WASHINGTON -- The top intelligence official at the Homeland Security Department, worried about an increased risk of attack in coming months, says al-Qaida wants to strike on U.S. soil with something other than a conventional explosive -- perhaps with a chemical or biological weapon.
Retired Lt. Gen. Patrick Hughes said in an Associated Press interview that America has gotten better at predicting and safeguarding itself against attacks since Sept. 11, 2001. But Hughes said he fears that new terrorists "are being made every single day on the streets of the Middle East."
As Homeland Secretary Tom Ridge prepares to testify today before the Sept. 11 commission in New York, Hughes and his deputies at the agency's information analysis division say the nation's security has improved since the terrorist attacks claimed nearly 3,000 lives.
"We had a dark age on 9-11," Hughes said in the interview Monday evening. "Now, we are trying to make ourselves more secure in a way that is palatable and constitutionally right."
Still, significant threats remain, especially now, as high "background noise" from terrorists and heightened sensitivity during the election year has officials on guard for a possible attack whose nature they can't quite pin down.
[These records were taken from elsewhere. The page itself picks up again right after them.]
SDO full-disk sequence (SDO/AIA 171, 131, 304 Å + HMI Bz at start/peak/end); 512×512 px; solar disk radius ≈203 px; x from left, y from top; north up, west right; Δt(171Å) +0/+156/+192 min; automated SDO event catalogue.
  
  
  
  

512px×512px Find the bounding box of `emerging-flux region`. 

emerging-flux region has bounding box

Hughes marks the orange alert at the holidays as the start of a new era of threats.
"We have a new norm," said Hughes, who believes terrorists learned about security checks and changes implemented during that alert and have adapted.
Now -- based on captured material, interviews and other sources of information -- Hughes said he believes al-Qaida wants to strike with something other than a conventional explosive device.
He worries about chemical and biological attacks, including a dirty bomb. And, in particular, he points to the possibility of another anthrax biological attack, following the one that wreaked havoc on the postal system, closed a Senate building for three months and killed five in 2001.
"It's not the only one," Hughes said of that possibility, but anthrax is easy to produce and disperse, he said, noting that the recipes for it and the deadly poison, ricin, are on the Internet. "It's not hard to do."
U.S. officials are adapting, too. Unlike before the attacks, encrypted networks now link hundreds of law enforcement and security officials across the country to an operations center at the department's campus, about six miles from the White House. When threat information indicates a heightened risk, a 24-hour operations center opens there, run out of a windowless conference room. And, bulletins to state and local officials routinely go out to inform about threats.
In late April, in one example, Homeland officials and the FBI put out a lengthy warning advising local law enforcement authorities to be on guard for possible truck bombs, or vehicle-borne explosive devices, according to a copy of the four-page document.
Hughes ticks off a list of terrorist attacks that began in the 1990s -- Khobar Towers, the African embassy bombings, the USS Cole, bombings in Saudi Arabia and the Middle East and 9-11 -- and worries that terrorists are able to show much patience.
"If the past is indeed prologue, then we are going to screw up, or they are going to get lucky," Hughes said. "I can't sleep."
Aides note it is his job to worry.
Still, for reasons Hughes can't explain, there was no attack at the holidays. Ridge, too, has said he believes an attack was averted.
Perhaps, Hughes said, it comes down to the work of the government, here and overseas: Passengers and flights, most originating out of Europe, were searched in extraordinary ways. Some were canceled.
"It is an axiom of terrorism that you don't conduct terrorist attacks without absolute secrecy," he said.